Das Verdienst dieser Studie ist, dass sie all diese Aspekte nebeneinander gestellt hat und zusätzlich überlegt, über welche „Future Skills“ denn die zukünftigen BewohnerInnen dieser Welt hier in Mitteleuropa verfügen müssten. Dazu arbeitet sie mit vier verschiedenen Szenarien für das Jahr 2050.

Diese sind:

  • Kollaps: Internationaler Handel ist so gut wie inexistent. Lokale Gemeinschaften sind nicht mehr in nationale oder supranationale Organisationen eingebunden und müssen sich in den Ruinen einer globalisierten und industrialisierten Welt neu organisieren.
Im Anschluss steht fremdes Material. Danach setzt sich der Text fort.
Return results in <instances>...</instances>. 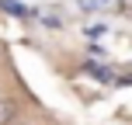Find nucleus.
I'll use <instances>...</instances> for the list:
<instances>
[{"instance_id": "nucleus-2", "label": "nucleus", "mask_w": 132, "mask_h": 125, "mask_svg": "<svg viewBox=\"0 0 132 125\" xmlns=\"http://www.w3.org/2000/svg\"><path fill=\"white\" fill-rule=\"evenodd\" d=\"M0 7H4V11H11V14H21V18H28V14H31L24 4H14V0H0Z\"/></svg>"}, {"instance_id": "nucleus-4", "label": "nucleus", "mask_w": 132, "mask_h": 125, "mask_svg": "<svg viewBox=\"0 0 132 125\" xmlns=\"http://www.w3.org/2000/svg\"><path fill=\"white\" fill-rule=\"evenodd\" d=\"M7 118H11V108H7V104H0V125H4Z\"/></svg>"}, {"instance_id": "nucleus-3", "label": "nucleus", "mask_w": 132, "mask_h": 125, "mask_svg": "<svg viewBox=\"0 0 132 125\" xmlns=\"http://www.w3.org/2000/svg\"><path fill=\"white\" fill-rule=\"evenodd\" d=\"M108 4H115V0H80V11H101V7H108Z\"/></svg>"}, {"instance_id": "nucleus-1", "label": "nucleus", "mask_w": 132, "mask_h": 125, "mask_svg": "<svg viewBox=\"0 0 132 125\" xmlns=\"http://www.w3.org/2000/svg\"><path fill=\"white\" fill-rule=\"evenodd\" d=\"M84 70H87V73H94L101 84H118V77H115V70H111V66H101V63H84Z\"/></svg>"}]
</instances>
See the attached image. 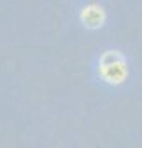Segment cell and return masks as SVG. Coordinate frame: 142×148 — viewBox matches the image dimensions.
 Masks as SVG:
<instances>
[{
  "label": "cell",
  "mask_w": 142,
  "mask_h": 148,
  "mask_svg": "<svg viewBox=\"0 0 142 148\" xmlns=\"http://www.w3.org/2000/svg\"><path fill=\"white\" fill-rule=\"evenodd\" d=\"M128 75V66L125 58L116 52L109 51L100 59V77L107 84H121Z\"/></svg>",
  "instance_id": "6da1fadb"
},
{
  "label": "cell",
  "mask_w": 142,
  "mask_h": 148,
  "mask_svg": "<svg viewBox=\"0 0 142 148\" xmlns=\"http://www.w3.org/2000/svg\"><path fill=\"white\" fill-rule=\"evenodd\" d=\"M81 19H83V23H84L86 26H90V28H98V26H102V23H104V9L98 7V5H95V4H91V5H88V7L83 11Z\"/></svg>",
  "instance_id": "7a4b0ae2"
}]
</instances>
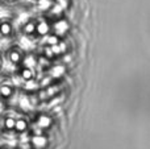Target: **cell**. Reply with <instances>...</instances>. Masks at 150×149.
<instances>
[{"label": "cell", "mask_w": 150, "mask_h": 149, "mask_svg": "<svg viewBox=\"0 0 150 149\" xmlns=\"http://www.w3.org/2000/svg\"><path fill=\"white\" fill-rule=\"evenodd\" d=\"M5 55H7L8 61H9L12 65H18V63H21V61L24 60L23 52H21L18 48H12V49H9L5 53Z\"/></svg>", "instance_id": "1"}, {"label": "cell", "mask_w": 150, "mask_h": 149, "mask_svg": "<svg viewBox=\"0 0 150 149\" xmlns=\"http://www.w3.org/2000/svg\"><path fill=\"white\" fill-rule=\"evenodd\" d=\"M13 32V26H12V23L7 18L4 20H0V37H9Z\"/></svg>", "instance_id": "2"}, {"label": "cell", "mask_w": 150, "mask_h": 149, "mask_svg": "<svg viewBox=\"0 0 150 149\" xmlns=\"http://www.w3.org/2000/svg\"><path fill=\"white\" fill-rule=\"evenodd\" d=\"M15 94V87L12 84H8V83H1L0 84V98L1 99H11Z\"/></svg>", "instance_id": "3"}, {"label": "cell", "mask_w": 150, "mask_h": 149, "mask_svg": "<svg viewBox=\"0 0 150 149\" xmlns=\"http://www.w3.org/2000/svg\"><path fill=\"white\" fill-rule=\"evenodd\" d=\"M15 121L16 118H13L12 115H4L1 120V127L4 131L9 132V131H15Z\"/></svg>", "instance_id": "4"}, {"label": "cell", "mask_w": 150, "mask_h": 149, "mask_svg": "<svg viewBox=\"0 0 150 149\" xmlns=\"http://www.w3.org/2000/svg\"><path fill=\"white\" fill-rule=\"evenodd\" d=\"M28 129V121L25 120L24 118H18L16 119L15 121V131L18 132V133H23Z\"/></svg>", "instance_id": "5"}, {"label": "cell", "mask_w": 150, "mask_h": 149, "mask_svg": "<svg viewBox=\"0 0 150 149\" xmlns=\"http://www.w3.org/2000/svg\"><path fill=\"white\" fill-rule=\"evenodd\" d=\"M37 123H38L40 127H42V128H45V127H49L50 124H52V119L49 118V116H40L38 119H37Z\"/></svg>", "instance_id": "6"}, {"label": "cell", "mask_w": 150, "mask_h": 149, "mask_svg": "<svg viewBox=\"0 0 150 149\" xmlns=\"http://www.w3.org/2000/svg\"><path fill=\"white\" fill-rule=\"evenodd\" d=\"M21 78L25 79L26 82H30L32 79H33V71H32V69L30 67L24 69V70L21 71Z\"/></svg>", "instance_id": "7"}, {"label": "cell", "mask_w": 150, "mask_h": 149, "mask_svg": "<svg viewBox=\"0 0 150 149\" xmlns=\"http://www.w3.org/2000/svg\"><path fill=\"white\" fill-rule=\"evenodd\" d=\"M33 144L36 148H44L45 144H46V139L42 136H36L33 139Z\"/></svg>", "instance_id": "8"}, {"label": "cell", "mask_w": 150, "mask_h": 149, "mask_svg": "<svg viewBox=\"0 0 150 149\" xmlns=\"http://www.w3.org/2000/svg\"><path fill=\"white\" fill-rule=\"evenodd\" d=\"M49 31V26H47L46 23H40L36 25V32H38L40 34H45Z\"/></svg>", "instance_id": "9"}, {"label": "cell", "mask_w": 150, "mask_h": 149, "mask_svg": "<svg viewBox=\"0 0 150 149\" xmlns=\"http://www.w3.org/2000/svg\"><path fill=\"white\" fill-rule=\"evenodd\" d=\"M24 31H25L26 34H32L33 32H36V24L33 23H26L25 28H24Z\"/></svg>", "instance_id": "10"}, {"label": "cell", "mask_w": 150, "mask_h": 149, "mask_svg": "<svg viewBox=\"0 0 150 149\" xmlns=\"http://www.w3.org/2000/svg\"><path fill=\"white\" fill-rule=\"evenodd\" d=\"M0 69H1V58H0Z\"/></svg>", "instance_id": "11"}, {"label": "cell", "mask_w": 150, "mask_h": 149, "mask_svg": "<svg viewBox=\"0 0 150 149\" xmlns=\"http://www.w3.org/2000/svg\"><path fill=\"white\" fill-rule=\"evenodd\" d=\"M7 1H15V0H7Z\"/></svg>", "instance_id": "12"}]
</instances>
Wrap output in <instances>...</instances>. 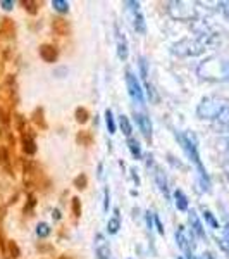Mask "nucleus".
<instances>
[{
	"label": "nucleus",
	"mask_w": 229,
	"mask_h": 259,
	"mask_svg": "<svg viewBox=\"0 0 229 259\" xmlns=\"http://www.w3.org/2000/svg\"><path fill=\"white\" fill-rule=\"evenodd\" d=\"M140 73H141V78H143V81L147 83L148 81V73H147V61H145V57H140Z\"/></svg>",
	"instance_id": "cd10ccee"
},
{
	"label": "nucleus",
	"mask_w": 229,
	"mask_h": 259,
	"mask_svg": "<svg viewBox=\"0 0 229 259\" xmlns=\"http://www.w3.org/2000/svg\"><path fill=\"white\" fill-rule=\"evenodd\" d=\"M23 6H24V9H28V12H30V14H36V6H38V4L36 2H31V0H24L23 2Z\"/></svg>",
	"instance_id": "c756f323"
},
{
	"label": "nucleus",
	"mask_w": 229,
	"mask_h": 259,
	"mask_svg": "<svg viewBox=\"0 0 229 259\" xmlns=\"http://www.w3.org/2000/svg\"><path fill=\"white\" fill-rule=\"evenodd\" d=\"M98 178H100V180L103 178V164H102V162L98 164Z\"/></svg>",
	"instance_id": "79ce46f5"
},
{
	"label": "nucleus",
	"mask_w": 229,
	"mask_h": 259,
	"mask_svg": "<svg viewBox=\"0 0 229 259\" xmlns=\"http://www.w3.org/2000/svg\"><path fill=\"white\" fill-rule=\"evenodd\" d=\"M35 204H36L35 197H33V195H30V202H28V207H24V214H30L31 209H33V206H35Z\"/></svg>",
	"instance_id": "c9c22d12"
},
{
	"label": "nucleus",
	"mask_w": 229,
	"mask_h": 259,
	"mask_svg": "<svg viewBox=\"0 0 229 259\" xmlns=\"http://www.w3.org/2000/svg\"><path fill=\"white\" fill-rule=\"evenodd\" d=\"M188 221H190L191 232H193L197 237H200V239H205V230H203V225H202V221H200L197 212L190 211L188 212Z\"/></svg>",
	"instance_id": "f8f14e48"
},
{
	"label": "nucleus",
	"mask_w": 229,
	"mask_h": 259,
	"mask_svg": "<svg viewBox=\"0 0 229 259\" xmlns=\"http://www.w3.org/2000/svg\"><path fill=\"white\" fill-rule=\"evenodd\" d=\"M145 87H147V94H148V99H150V102H157V94H155V90H153V87L150 85L148 81L145 83Z\"/></svg>",
	"instance_id": "2f4dec72"
},
{
	"label": "nucleus",
	"mask_w": 229,
	"mask_h": 259,
	"mask_svg": "<svg viewBox=\"0 0 229 259\" xmlns=\"http://www.w3.org/2000/svg\"><path fill=\"white\" fill-rule=\"evenodd\" d=\"M128 149L135 159H141V147L136 139H128Z\"/></svg>",
	"instance_id": "aec40b11"
},
{
	"label": "nucleus",
	"mask_w": 229,
	"mask_h": 259,
	"mask_svg": "<svg viewBox=\"0 0 229 259\" xmlns=\"http://www.w3.org/2000/svg\"><path fill=\"white\" fill-rule=\"evenodd\" d=\"M52 7H53V11H57L59 14H66V12H69V2H66V0H53Z\"/></svg>",
	"instance_id": "4be33fe9"
},
{
	"label": "nucleus",
	"mask_w": 229,
	"mask_h": 259,
	"mask_svg": "<svg viewBox=\"0 0 229 259\" xmlns=\"http://www.w3.org/2000/svg\"><path fill=\"white\" fill-rule=\"evenodd\" d=\"M109 206H110V192L109 189L103 190V211H109Z\"/></svg>",
	"instance_id": "473e14b6"
},
{
	"label": "nucleus",
	"mask_w": 229,
	"mask_h": 259,
	"mask_svg": "<svg viewBox=\"0 0 229 259\" xmlns=\"http://www.w3.org/2000/svg\"><path fill=\"white\" fill-rule=\"evenodd\" d=\"M52 28H53V31H55L57 35H61V36H64V35H68V33H69V24H68V21L61 19V18L53 19Z\"/></svg>",
	"instance_id": "dca6fc26"
},
{
	"label": "nucleus",
	"mask_w": 229,
	"mask_h": 259,
	"mask_svg": "<svg viewBox=\"0 0 229 259\" xmlns=\"http://www.w3.org/2000/svg\"><path fill=\"white\" fill-rule=\"evenodd\" d=\"M202 259H214V256H212L210 252H207V254H203V257Z\"/></svg>",
	"instance_id": "37998d69"
},
{
	"label": "nucleus",
	"mask_w": 229,
	"mask_h": 259,
	"mask_svg": "<svg viewBox=\"0 0 229 259\" xmlns=\"http://www.w3.org/2000/svg\"><path fill=\"white\" fill-rule=\"evenodd\" d=\"M212 126L219 133H229V106L219 112V116L212 121Z\"/></svg>",
	"instance_id": "1a4fd4ad"
},
{
	"label": "nucleus",
	"mask_w": 229,
	"mask_h": 259,
	"mask_svg": "<svg viewBox=\"0 0 229 259\" xmlns=\"http://www.w3.org/2000/svg\"><path fill=\"white\" fill-rule=\"evenodd\" d=\"M95 254H97V259H110V247L102 233L95 237Z\"/></svg>",
	"instance_id": "9b49d317"
},
{
	"label": "nucleus",
	"mask_w": 229,
	"mask_h": 259,
	"mask_svg": "<svg viewBox=\"0 0 229 259\" xmlns=\"http://www.w3.org/2000/svg\"><path fill=\"white\" fill-rule=\"evenodd\" d=\"M76 121L78 123H81V124H85L86 121H88V118H90V112L85 109V107H78L76 109Z\"/></svg>",
	"instance_id": "b1692460"
},
{
	"label": "nucleus",
	"mask_w": 229,
	"mask_h": 259,
	"mask_svg": "<svg viewBox=\"0 0 229 259\" xmlns=\"http://www.w3.org/2000/svg\"><path fill=\"white\" fill-rule=\"evenodd\" d=\"M202 212H203V218H205L207 223L210 225L212 228H219V223H217V220L214 218V214L209 211V209H205V207H202Z\"/></svg>",
	"instance_id": "393cba45"
},
{
	"label": "nucleus",
	"mask_w": 229,
	"mask_h": 259,
	"mask_svg": "<svg viewBox=\"0 0 229 259\" xmlns=\"http://www.w3.org/2000/svg\"><path fill=\"white\" fill-rule=\"evenodd\" d=\"M131 173H133V180L136 182V185H140V178H138V175H136V169L135 168L131 169Z\"/></svg>",
	"instance_id": "ea45409f"
},
{
	"label": "nucleus",
	"mask_w": 229,
	"mask_h": 259,
	"mask_svg": "<svg viewBox=\"0 0 229 259\" xmlns=\"http://www.w3.org/2000/svg\"><path fill=\"white\" fill-rule=\"evenodd\" d=\"M174 202H176L178 211H188V197L181 190L174 192Z\"/></svg>",
	"instance_id": "a211bd4d"
},
{
	"label": "nucleus",
	"mask_w": 229,
	"mask_h": 259,
	"mask_svg": "<svg viewBox=\"0 0 229 259\" xmlns=\"http://www.w3.org/2000/svg\"><path fill=\"white\" fill-rule=\"evenodd\" d=\"M220 7H222V12H224V16L229 19V2H220L219 4Z\"/></svg>",
	"instance_id": "4c0bfd02"
},
{
	"label": "nucleus",
	"mask_w": 229,
	"mask_h": 259,
	"mask_svg": "<svg viewBox=\"0 0 229 259\" xmlns=\"http://www.w3.org/2000/svg\"><path fill=\"white\" fill-rule=\"evenodd\" d=\"M155 182L157 185H159V189L164 192V195L167 197L169 195V189H167V178H165V175L162 173L160 168H155Z\"/></svg>",
	"instance_id": "f3484780"
},
{
	"label": "nucleus",
	"mask_w": 229,
	"mask_h": 259,
	"mask_svg": "<svg viewBox=\"0 0 229 259\" xmlns=\"http://www.w3.org/2000/svg\"><path fill=\"white\" fill-rule=\"evenodd\" d=\"M130 56V49H128V40L121 31H118V57L121 61H126Z\"/></svg>",
	"instance_id": "2eb2a0df"
},
{
	"label": "nucleus",
	"mask_w": 229,
	"mask_h": 259,
	"mask_svg": "<svg viewBox=\"0 0 229 259\" xmlns=\"http://www.w3.org/2000/svg\"><path fill=\"white\" fill-rule=\"evenodd\" d=\"M9 250H11V256L12 257H19L21 256V250H19L18 244H16L14 240H9Z\"/></svg>",
	"instance_id": "7c9ffc66"
},
{
	"label": "nucleus",
	"mask_w": 229,
	"mask_h": 259,
	"mask_svg": "<svg viewBox=\"0 0 229 259\" xmlns=\"http://www.w3.org/2000/svg\"><path fill=\"white\" fill-rule=\"evenodd\" d=\"M198 74L203 80L210 81L229 80V61H224L220 57H209L198 66Z\"/></svg>",
	"instance_id": "f257e3e1"
},
{
	"label": "nucleus",
	"mask_w": 229,
	"mask_h": 259,
	"mask_svg": "<svg viewBox=\"0 0 229 259\" xmlns=\"http://www.w3.org/2000/svg\"><path fill=\"white\" fill-rule=\"evenodd\" d=\"M126 85H128V92H130V97L133 99L135 104H145L143 99V90H141V85L138 81V78L131 73V71H126Z\"/></svg>",
	"instance_id": "0eeeda50"
},
{
	"label": "nucleus",
	"mask_w": 229,
	"mask_h": 259,
	"mask_svg": "<svg viewBox=\"0 0 229 259\" xmlns=\"http://www.w3.org/2000/svg\"><path fill=\"white\" fill-rule=\"evenodd\" d=\"M193 235L195 233L191 232V235L188 237L186 235V228L183 227V225H180L178 227V232H176V242L178 245H180V249L183 250V252H186V256H188V259L193 257Z\"/></svg>",
	"instance_id": "6e6552de"
},
{
	"label": "nucleus",
	"mask_w": 229,
	"mask_h": 259,
	"mask_svg": "<svg viewBox=\"0 0 229 259\" xmlns=\"http://www.w3.org/2000/svg\"><path fill=\"white\" fill-rule=\"evenodd\" d=\"M119 228H121V220L118 216H114V218H110L107 221V232H109L110 235H116V233L119 232Z\"/></svg>",
	"instance_id": "412c9836"
},
{
	"label": "nucleus",
	"mask_w": 229,
	"mask_h": 259,
	"mask_svg": "<svg viewBox=\"0 0 229 259\" xmlns=\"http://www.w3.org/2000/svg\"><path fill=\"white\" fill-rule=\"evenodd\" d=\"M224 239L229 242V223L226 225V227H224Z\"/></svg>",
	"instance_id": "a19ab883"
},
{
	"label": "nucleus",
	"mask_w": 229,
	"mask_h": 259,
	"mask_svg": "<svg viewBox=\"0 0 229 259\" xmlns=\"http://www.w3.org/2000/svg\"><path fill=\"white\" fill-rule=\"evenodd\" d=\"M178 259H183V257H178Z\"/></svg>",
	"instance_id": "a18cd8bd"
},
{
	"label": "nucleus",
	"mask_w": 229,
	"mask_h": 259,
	"mask_svg": "<svg viewBox=\"0 0 229 259\" xmlns=\"http://www.w3.org/2000/svg\"><path fill=\"white\" fill-rule=\"evenodd\" d=\"M205 44L202 41V38L198 40H190V38H185L178 44L173 45V52L176 56H181V57H195V56H200V54L205 52Z\"/></svg>",
	"instance_id": "20e7f679"
},
{
	"label": "nucleus",
	"mask_w": 229,
	"mask_h": 259,
	"mask_svg": "<svg viewBox=\"0 0 229 259\" xmlns=\"http://www.w3.org/2000/svg\"><path fill=\"white\" fill-rule=\"evenodd\" d=\"M57 56H59V52H57V49L53 47V45H41L40 47V57L43 59L45 62H48V64H52V62L57 61Z\"/></svg>",
	"instance_id": "ddd939ff"
},
{
	"label": "nucleus",
	"mask_w": 229,
	"mask_h": 259,
	"mask_svg": "<svg viewBox=\"0 0 229 259\" xmlns=\"http://www.w3.org/2000/svg\"><path fill=\"white\" fill-rule=\"evenodd\" d=\"M153 223H155L157 232H159L160 235H164V225H162V221H160V218L157 214H153Z\"/></svg>",
	"instance_id": "72a5a7b5"
},
{
	"label": "nucleus",
	"mask_w": 229,
	"mask_h": 259,
	"mask_svg": "<svg viewBox=\"0 0 229 259\" xmlns=\"http://www.w3.org/2000/svg\"><path fill=\"white\" fill-rule=\"evenodd\" d=\"M0 7H2L4 11H12L14 9V2H12V0H2V2H0Z\"/></svg>",
	"instance_id": "f704fd0d"
},
{
	"label": "nucleus",
	"mask_w": 229,
	"mask_h": 259,
	"mask_svg": "<svg viewBox=\"0 0 229 259\" xmlns=\"http://www.w3.org/2000/svg\"><path fill=\"white\" fill-rule=\"evenodd\" d=\"M119 126H121V132H123L124 135L128 137V139H131L133 126H131L130 118H128V116H124V114H121V116H119Z\"/></svg>",
	"instance_id": "6ab92c4d"
},
{
	"label": "nucleus",
	"mask_w": 229,
	"mask_h": 259,
	"mask_svg": "<svg viewBox=\"0 0 229 259\" xmlns=\"http://www.w3.org/2000/svg\"><path fill=\"white\" fill-rule=\"evenodd\" d=\"M73 214L76 216V218H80L81 216V200L78 197L73 199Z\"/></svg>",
	"instance_id": "c85d7f7f"
},
{
	"label": "nucleus",
	"mask_w": 229,
	"mask_h": 259,
	"mask_svg": "<svg viewBox=\"0 0 229 259\" xmlns=\"http://www.w3.org/2000/svg\"><path fill=\"white\" fill-rule=\"evenodd\" d=\"M105 124H107V130H109L110 135L116 133V121H114V114H112L110 109L105 111Z\"/></svg>",
	"instance_id": "5701e85b"
},
{
	"label": "nucleus",
	"mask_w": 229,
	"mask_h": 259,
	"mask_svg": "<svg viewBox=\"0 0 229 259\" xmlns=\"http://www.w3.org/2000/svg\"><path fill=\"white\" fill-rule=\"evenodd\" d=\"M224 107H226V102H224L222 99L205 97L202 102L198 104L197 114H198V118H202V119H212V121H214L219 116V112L224 109Z\"/></svg>",
	"instance_id": "7ed1b4c3"
},
{
	"label": "nucleus",
	"mask_w": 229,
	"mask_h": 259,
	"mask_svg": "<svg viewBox=\"0 0 229 259\" xmlns=\"http://www.w3.org/2000/svg\"><path fill=\"white\" fill-rule=\"evenodd\" d=\"M52 216H53V220H55V221H59V220L62 218V216H61V211H59V209H53Z\"/></svg>",
	"instance_id": "58836bf2"
},
{
	"label": "nucleus",
	"mask_w": 229,
	"mask_h": 259,
	"mask_svg": "<svg viewBox=\"0 0 229 259\" xmlns=\"http://www.w3.org/2000/svg\"><path fill=\"white\" fill-rule=\"evenodd\" d=\"M147 227L152 230L153 228V212H147Z\"/></svg>",
	"instance_id": "e433bc0d"
},
{
	"label": "nucleus",
	"mask_w": 229,
	"mask_h": 259,
	"mask_svg": "<svg viewBox=\"0 0 229 259\" xmlns=\"http://www.w3.org/2000/svg\"><path fill=\"white\" fill-rule=\"evenodd\" d=\"M21 144H23V152L26 154V156H33V154H36L35 139H33V135H30V133H23V137H21Z\"/></svg>",
	"instance_id": "4468645a"
},
{
	"label": "nucleus",
	"mask_w": 229,
	"mask_h": 259,
	"mask_svg": "<svg viewBox=\"0 0 229 259\" xmlns=\"http://www.w3.org/2000/svg\"><path fill=\"white\" fill-rule=\"evenodd\" d=\"M191 259H197V257H191Z\"/></svg>",
	"instance_id": "c03bdc74"
},
{
	"label": "nucleus",
	"mask_w": 229,
	"mask_h": 259,
	"mask_svg": "<svg viewBox=\"0 0 229 259\" xmlns=\"http://www.w3.org/2000/svg\"><path fill=\"white\" fill-rule=\"evenodd\" d=\"M135 119H136V124L140 126V132L143 133V137L147 139L148 142L152 140V121L147 114L143 112H135Z\"/></svg>",
	"instance_id": "9d476101"
},
{
	"label": "nucleus",
	"mask_w": 229,
	"mask_h": 259,
	"mask_svg": "<svg viewBox=\"0 0 229 259\" xmlns=\"http://www.w3.org/2000/svg\"><path fill=\"white\" fill-rule=\"evenodd\" d=\"M86 185H88V178H86V175H80V177H76L74 178V187L76 189H86Z\"/></svg>",
	"instance_id": "bb28decb"
},
{
	"label": "nucleus",
	"mask_w": 229,
	"mask_h": 259,
	"mask_svg": "<svg viewBox=\"0 0 229 259\" xmlns=\"http://www.w3.org/2000/svg\"><path fill=\"white\" fill-rule=\"evenodd\" d=\"M169 14L178 21H191L197 18V9L190 2H170Z\"/></svg>",
	"instance_id": "39448f33"
},
{
	"label": "nucleus",
	"mask_w": 229,
	"mask_h": 259,
	"mask_svg": "<svg viewBox=\"0 0 229 259\" xmlns=\"http://www.w3.org/2000/svg\"><path fill=\"white\" fill-rule=\"evenodd\" d=\"M124 6H128V9L133 14V28H135V31L140 33V35H145L147 33V23H145V18L140 11V2L131 0V2H124Z\"/></svg>",
	"instance_id": "423d86ee"
},
{
	"label": "nucleus",
	"mask_w": 229,
	"mask_h": 259,
	"mask_svg": "<svg viewBox=\"0 0 229 259\" xmlns=\"http://www.w3.org/2000/svg\"><path fill=\"white\" fill-rule=\"evenodd\" d=\"M178 139H180L183 149H185L186 154H188V157L198 168L200 177H202V180L205 182V185H209V178H207V173H205V169H203L202 161H200V156H198V147H197V139H195V135L193 133H185V135H180Z\"/></svg>",
	"instance_id": "f03ea898"
},
{
	"label": "nucleus",
	"mask_w": 229,
	"mask_h": 259,
	"mask_svg": "<svg viewBox=\"0 0 229 259\" xmlns=\"http://www.w3.org/2000/svg\"><path fill=\"white\" fill-rule=\"evenodd\" d=\"M50 227L47 223H38V227H36V235L40 237V239H47V237L50 235Z\"/></svg>",
	"instance_id": "a878e982"
}]
</instances>
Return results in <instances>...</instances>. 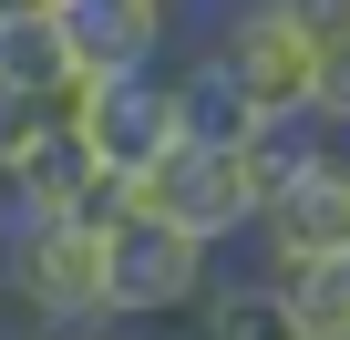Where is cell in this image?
Wrapping results in <instances>:
<instances>
[{
  "label": "cell",
  "instance_id": "obj_1",
  "mask_svg": "<svg viewBox=\"0 0 350 340\" xmlns=\"http://www.w3.org/2000/svg\"><path fill=\"white\" fill-rule=\"evenodd\" d=\"M0 268H11V309L42 319V330L113 319V237L93 217H11Z\"/></svg>",
  "mask_w": 350,
  "mask_h": 340
},
{
  "label": "cell",
  "instance_id": "obj_2",
  "mask_svg": "<svg viewBox=\"0 0 350 340\" xmlns=\"http://www.w3.org/2000/svg\"><path fill=\"white\" fill-rule=\"evenodd\" d=\"M196 52H217L268 114H309L319 103V73H329V42L299 0H217V21L196 31Z\"/></svg>",
  "mask_w": 350,
  "mask_h": 340
},
{
  "label": "cell",
  "instance_id": "obj_3",
  "mask_svg": "<svg viewBox=\"0 0 350 340\" xmlns=\"http://www.w3.org/2000/svg\"><path fill=\"white\" fill-rule=\"evenodd\" d=\"M103 237H113V319H144V330L196 319V299L217 289V258H227V248H206L196 227L154 217V207H134V217L103 227Z\"/></svg>",
  "mask_w": 350,
  "mask_h": 340
},
{
  "label": "cell",
  "instance_id": "obj_4",
  "mask_svg": "<svg viewBox=\"0 0 350 340\" xmlns=\"http://www.w3.org/2000/svg\"><path fill=\"white\" fill-rule=\"evenodd\" d=\"M144 207L175 217V227H196L206 248H237V237H258V217H268V196H258V176H247V144H196V134L144 176Z\"/></svg>",
  "mask_w": 350,
  "mask_h": 340
},
{
  "label": "cell",
  "instance_id": "obj_5",
  "mask_svg": "<svg viewBox=\"0 0 350 340\" xmlns=\"http://www.w3.org/2000/svg\"><path fill=\"white\" fill-rule=\"evenodd\" d=\"M72 134L113 165V176H154V165L186 144V93H175V73H103L72 114Z\"/></svg>",
  "mask_w": 350,
  "mask_h": 340
},
{
  "label": "cell",
  "instance_id": "obj_6",
  "mask_svg": "<svg viewBox=\"0 0 350 340\" xmlns=\"http://www.w3.org/2000/svg\"><path fill=\"white\" fill-rule=\"evenodd\" d=\"M175 31H186V0H62V42L93 83L103 73H165Z\"/></svg>",
  "mask_w": 350,
  "mask_h": 340
},
{
  "label": "cell",
  "instance_id": "obj_7",
  "mask_svg": "<svg viewBox=\"0 0 350 340\" xmlns=\"http://www.w3.org/2000/svg\"><path fill=\"white\" fill-rule=\"evenodd\" d=\"M299 258H350V155H329L258 217V268H299Z\"/></svg>",
  "mask_w": 350,
  "mask_h": 340
},
{
  "label": "cell",
  "instance_id": "obj_8",
  "mask_svg": "<svg viewBox=\"0 0 350 340\" xmlns=\"http://www.w3.org/2000/svg\"><path fill=\"white\" fill-rule=\"evenodd\" d=\"M0 83H21V93H42L62 124L83 114V93H93V73L72 62V42H62V11H0Z\"/></svg>",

  • Gig-Economy-Prekariat: Maschinen haben viele Jobs übernommen und für technologische Arbeitslosigkeit gesorgt. Anstatt in eine neue Branche zu wechseln, wenden sich die Betroffenen einer neuen Beschäftigungsform zu, der Gig-Economy: als digitale Tagelöhne buhlen sie in einer durchökonomisierten Welt um rar gesäte Jobs.
  • Netto-Null: Die Hoffnung, dem Klimawandel mit Fortschritt und Technologie entgegenzutreten ist verflogen. Das einzige was bleibt, sind persönliche Einschränkungen, um die vollständige Reduktion der CO2-Emissionen zu erreichen. Dabei unterscheiden sich die Regionen, weil es lokale Lösungen braucht, um die Bereitschaft und Akzeptanz dafür zu erreichen.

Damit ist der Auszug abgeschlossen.